▶ **Directions**: Format the lines of every entry below as a JSON list of strings, one string per line, with blank lines omitted. Leave the pictures out.

▶ **Exercise materials**:

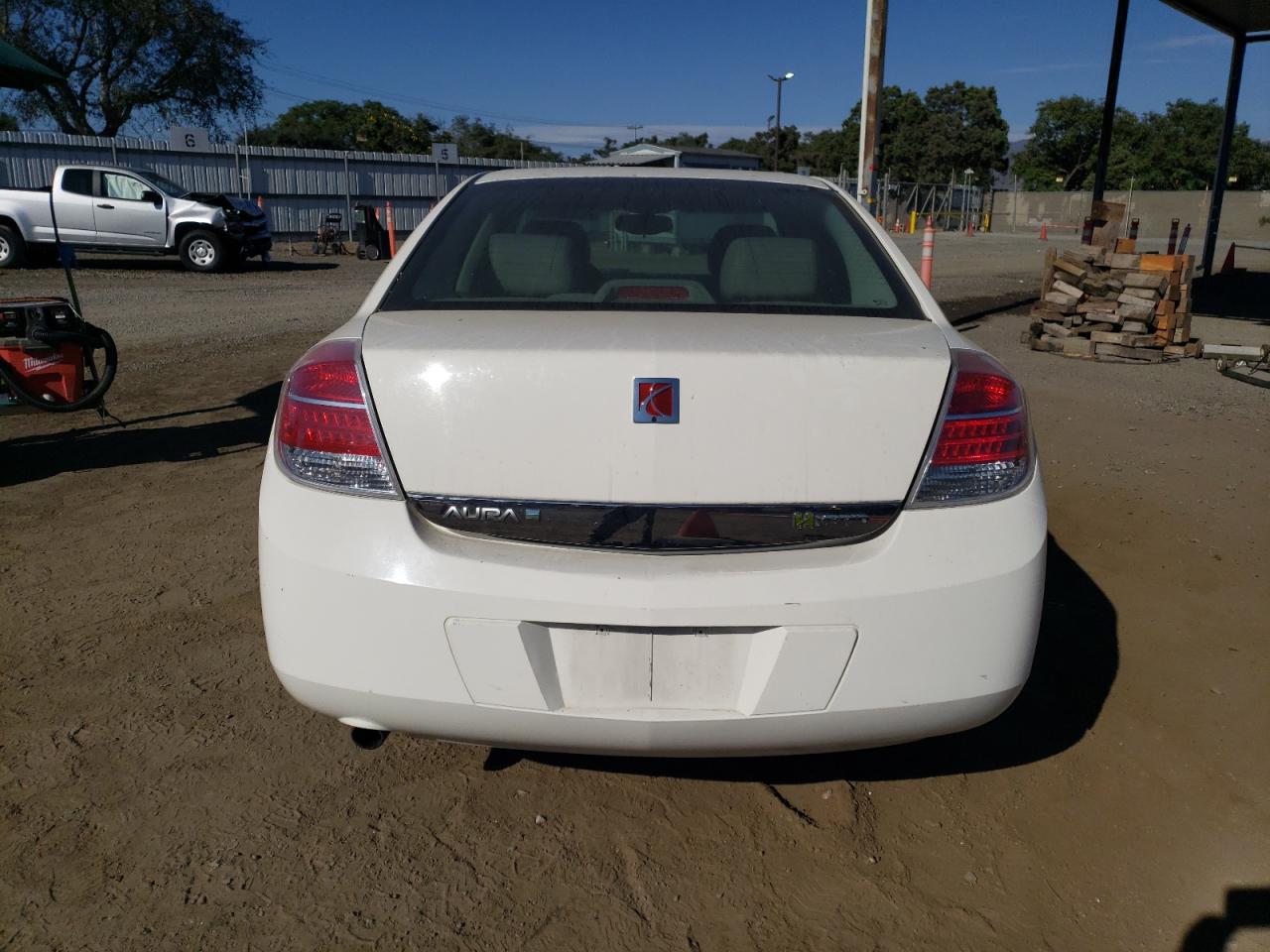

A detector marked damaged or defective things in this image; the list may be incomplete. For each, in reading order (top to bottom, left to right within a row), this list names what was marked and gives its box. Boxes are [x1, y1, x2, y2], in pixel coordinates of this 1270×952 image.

damaged vehicle [0, 164, 274, 272]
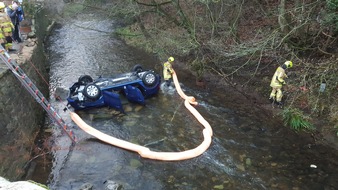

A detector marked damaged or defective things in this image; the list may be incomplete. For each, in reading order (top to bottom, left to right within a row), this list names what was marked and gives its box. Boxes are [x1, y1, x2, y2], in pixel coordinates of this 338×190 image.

overturned blue car [67, 65, 161, 111]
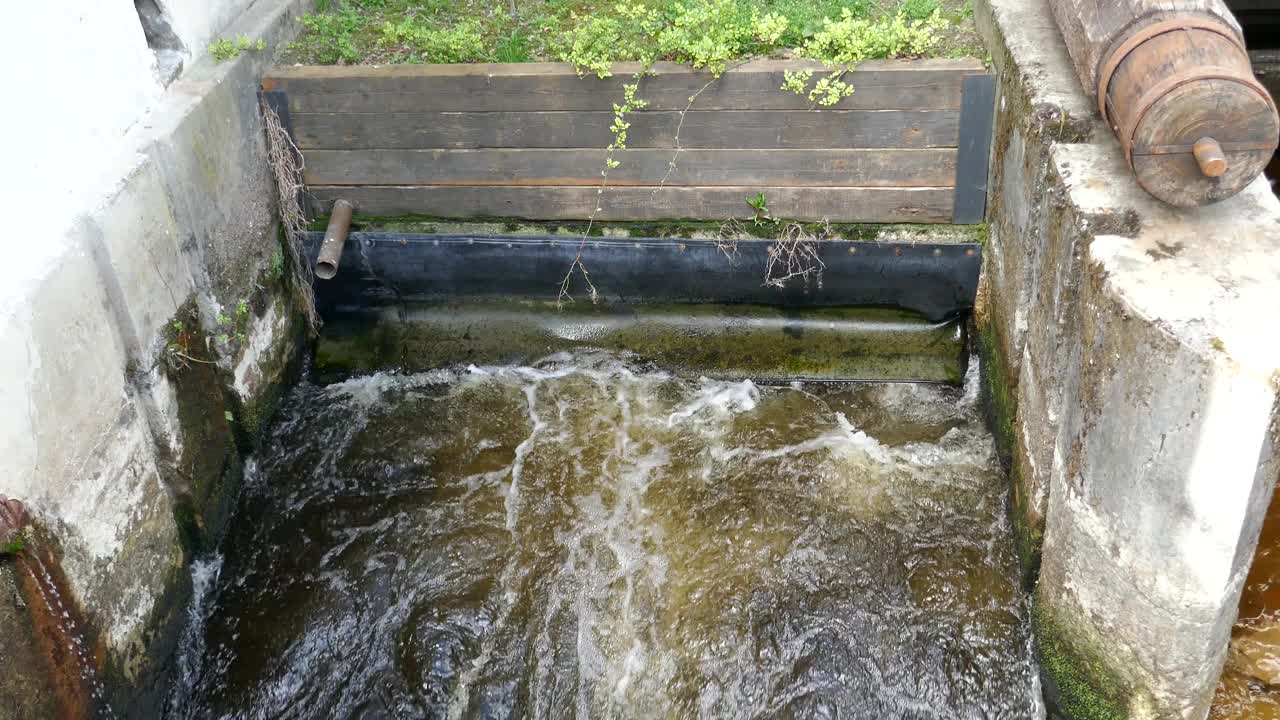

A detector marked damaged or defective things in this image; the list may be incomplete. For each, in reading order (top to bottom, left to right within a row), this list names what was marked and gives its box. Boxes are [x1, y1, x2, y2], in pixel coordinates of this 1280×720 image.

rusty metal pipe [318, 202, 355, 283]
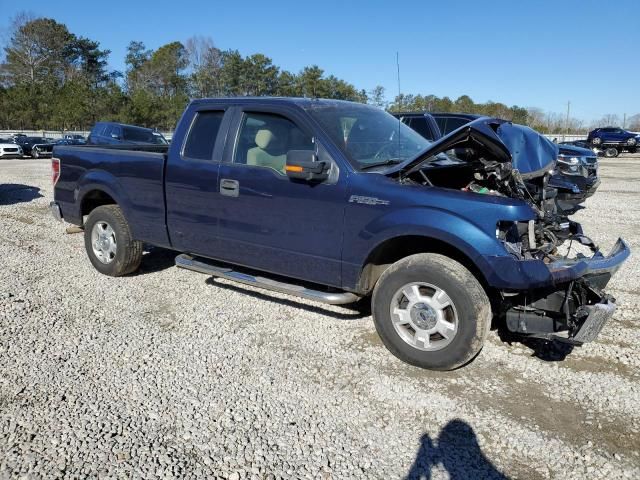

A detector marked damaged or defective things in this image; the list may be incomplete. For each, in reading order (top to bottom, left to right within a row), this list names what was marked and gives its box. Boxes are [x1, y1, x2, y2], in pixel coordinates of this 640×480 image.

damaged blue truck [51, 96, 632, 368]
crumpled hood [392, 118, 556, 180]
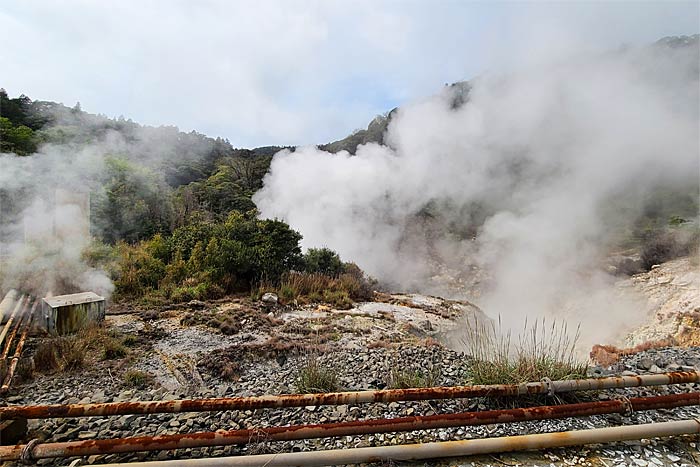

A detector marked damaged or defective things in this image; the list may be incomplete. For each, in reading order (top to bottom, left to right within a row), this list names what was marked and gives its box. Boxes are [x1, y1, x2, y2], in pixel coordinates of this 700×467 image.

rusty pipe [0, 294, 25, 350]
rusty pipe [0, 306, 34, 394]
rusty pipe [2, 372, 696, 422]
corroded pipe surface [2, 372, 696, 422]
rusty pipe [2, 394, 696, 462]
corroded pipe surface [1, 394, 700, 462]
corroded pipe surface [86, 420, 700, 467]
rusty pipe [91, 420, 700, 467]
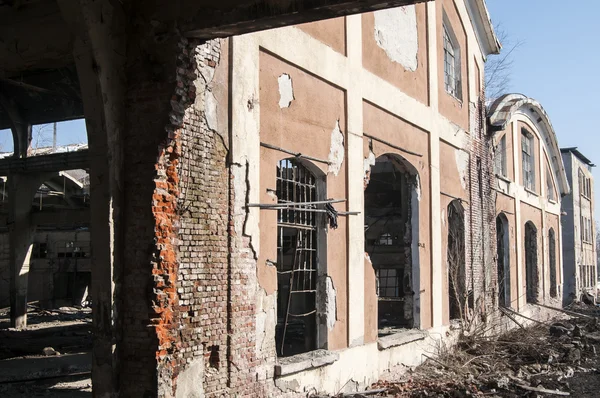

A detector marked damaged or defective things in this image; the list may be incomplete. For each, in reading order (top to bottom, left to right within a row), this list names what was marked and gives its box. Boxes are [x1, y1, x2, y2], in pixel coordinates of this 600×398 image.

peeling plaster [278, 73, 294, 108]
peeling plaster [372, 6, 420, 71]
broken window [442, 18, 462, 101]
broken window [520, 131, 536, 191]
broken window [276, 159, 324, 358]
broken window [364, 154, 420, 334]
broken window [448, 201, 466, 318]
broken window [524, 222, 540, 304]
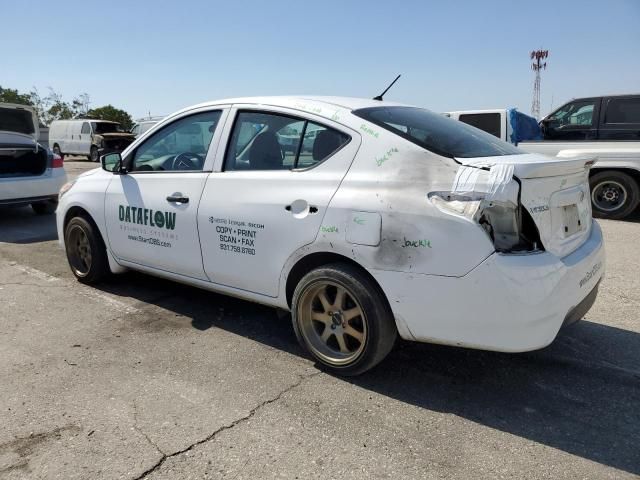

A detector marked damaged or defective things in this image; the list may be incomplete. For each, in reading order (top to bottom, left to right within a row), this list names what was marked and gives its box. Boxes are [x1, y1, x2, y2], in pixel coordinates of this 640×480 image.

cracked pavement [1, 160, 640, 476]
damaged rear bumper [370, 219, 604, 350]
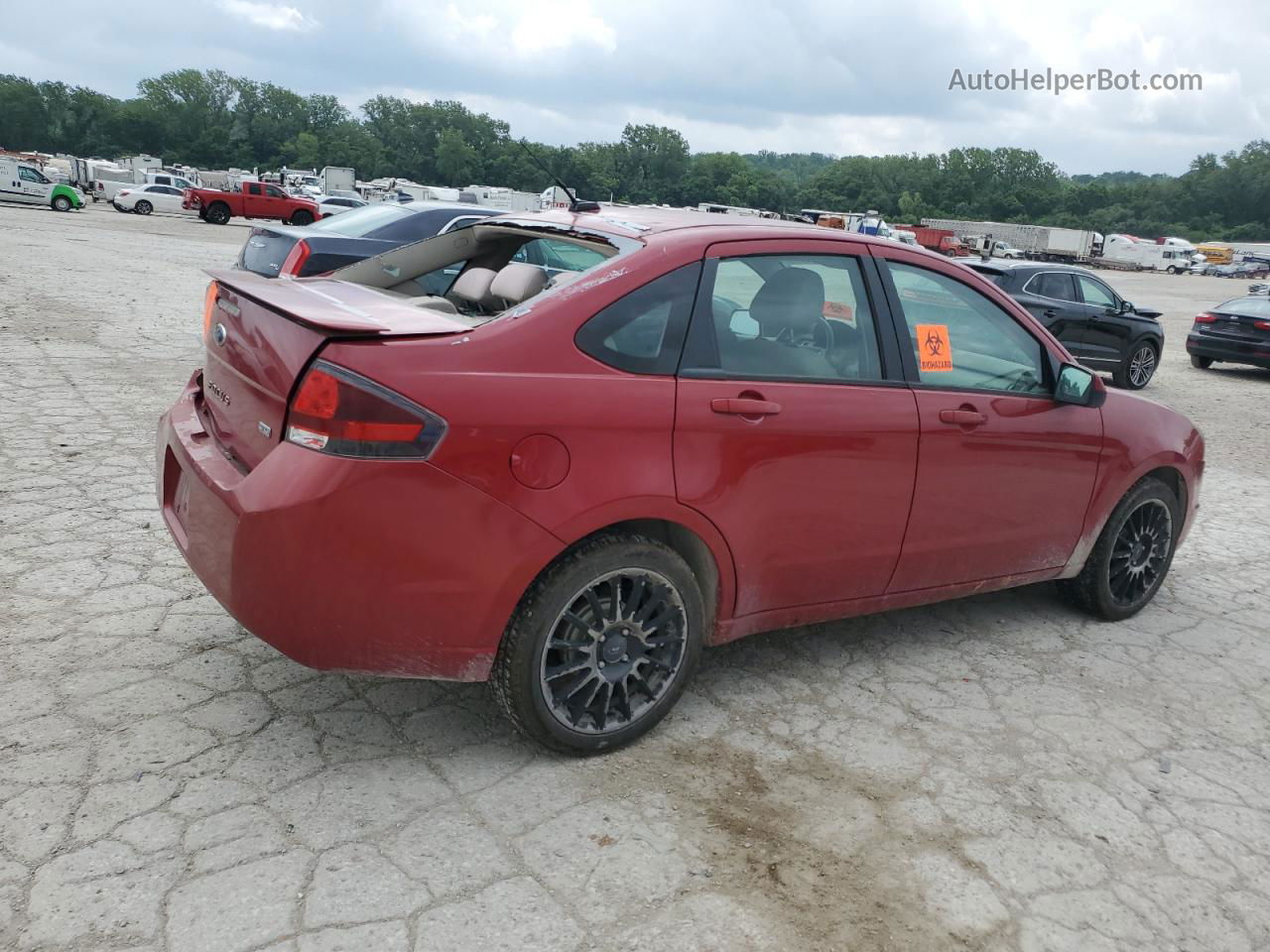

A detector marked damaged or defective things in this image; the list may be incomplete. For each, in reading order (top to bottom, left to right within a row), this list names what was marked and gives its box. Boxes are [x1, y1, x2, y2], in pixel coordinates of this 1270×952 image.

cracked pavement [0, 202, 1262, 952]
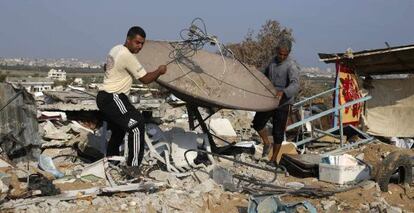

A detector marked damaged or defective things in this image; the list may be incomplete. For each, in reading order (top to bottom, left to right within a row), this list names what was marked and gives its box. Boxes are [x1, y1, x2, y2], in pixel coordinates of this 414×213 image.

damaged roof [318, 43, 414, 75]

▶ **Exercise output**:
[
  "A detector marked damaged or defective things in this image; the list may be incomplete. For each, in reading order (top to bottom, left to right within a row), this list names what was marked and gives its box. Boxes are [x1, y1, x2, y2], in pixel coordinates of this 1270×952 image.",
  "damaged vehicle [0, 164, 274, 272]",
  "A detector marked damaged or defective things in this image; the list may be incomplete. For each, in reading order (top to bottom, left to right within a row), this list names what was marked and gives its box. Boxes are [x1, y1, x2, y2], in pixel coordinates of this 338×190 image.",
  "overturned blue car [67, 65, 161, 111]",
  "A detector marked damaged or defective things in this image; the list may be incomplete. For each, in reading order (top to bottom, left to right within a row), this list names what was marked and gives its box. Boxes are [x1, y1, x2, y2], in pixel coordinates of this 1280×720 image.",
  "rusty metal pipe [318, 202, 355, 283]",
  "A detector marked damaged or defective things in this image; the list may be incomplete. For each, in reading order (top to bottom, left to right within a row), this list names what was marked and gives its box. Boxes are [x1, y1, x2, y2], in pixel coordinates of this 640×480 image.",
  "damaged blue truck [51, 96, 632, 368]",
  "crumpled hood [392, 118, 556, 180]",
  "A detector marked damaged or defective things in this image; the list may be incomplete. For each, in reading order (top to bottom, left to right within a row), this list names what was marked and gives its box. Boxes are [x1, y1, x2, y2], in pixel coordinates of this 700×467 image.",
  "rusty pipe [0, 294, 25, 350]",
  "rusty pipe [0, 306, 34, 394]",
  "rusty pipe [2, 372, 696, 422]",
  "corroded pipe surface [2, 372, 696, 422]",
  "rusty pipe [2, 394, 696, 462]",
  "corroded pipe surface [1, 394, 700, 462]",
  "corroded pipe surface [86, 420, 700, 467]",
  "rusty pipe [91, 420, 700, 467]",
  "A detector marked damaged or defective things in this image; the list may be incomplete. For each, in reading order (top to bottom, left to right within a row), this list names what was marked and gives its box. Boxes are [x1, y1, x2, y2], in pixel coordinates of this 600×398 image.",
  "peeling plaster [278, 73, 294, 108]",
  "peeling plaster [372, 6, 420, 71]",
  "broken window [442, 18, 462, 101]",
  "broken window [520, 131, 536, 191]",
  "broken window [276, 159, 324, 358]",
  "broken window [364, 154, 420, 334]",
  "broken window [448, 201, 466, 318]",
  "broken window [524, 222, 540, 304]",
  "A detector marked damaged or defective things in this image; the list may be incomplete. For each, in reading order (top to bottom, left to right within a row), this list names what was marked and gives its box. Boxes are [x1, y1, x2, y2], in pixel coordinates of this 640×480 image.",
  "cracked pavement [1, 160, 640, 476]",
  "damaged rear bumper [370, 219, 604, 350]",
  "A detector marked damaged or defective things in this image; the list may be incomplete. For each, in reading order (top to bottom, left to right within a row), this list names what was marked and gives its box. Boxes are [x1, y1, x2, y2], in pixel coordinates of this 1270×952 image.",
  "cracked pavement [0, 202, 1262, 952]",
  "A detector marked damaged or defective things in this image; the list may be incomplete. For each, in reading order (top to bottom, left to right within a row), this list names what was marked and gives its box. Boxes are [x1, y1, x2, y2], in pixel coordinates of this 414×213 image.",
  "damaged roof [318, 43, 414, 75]"
]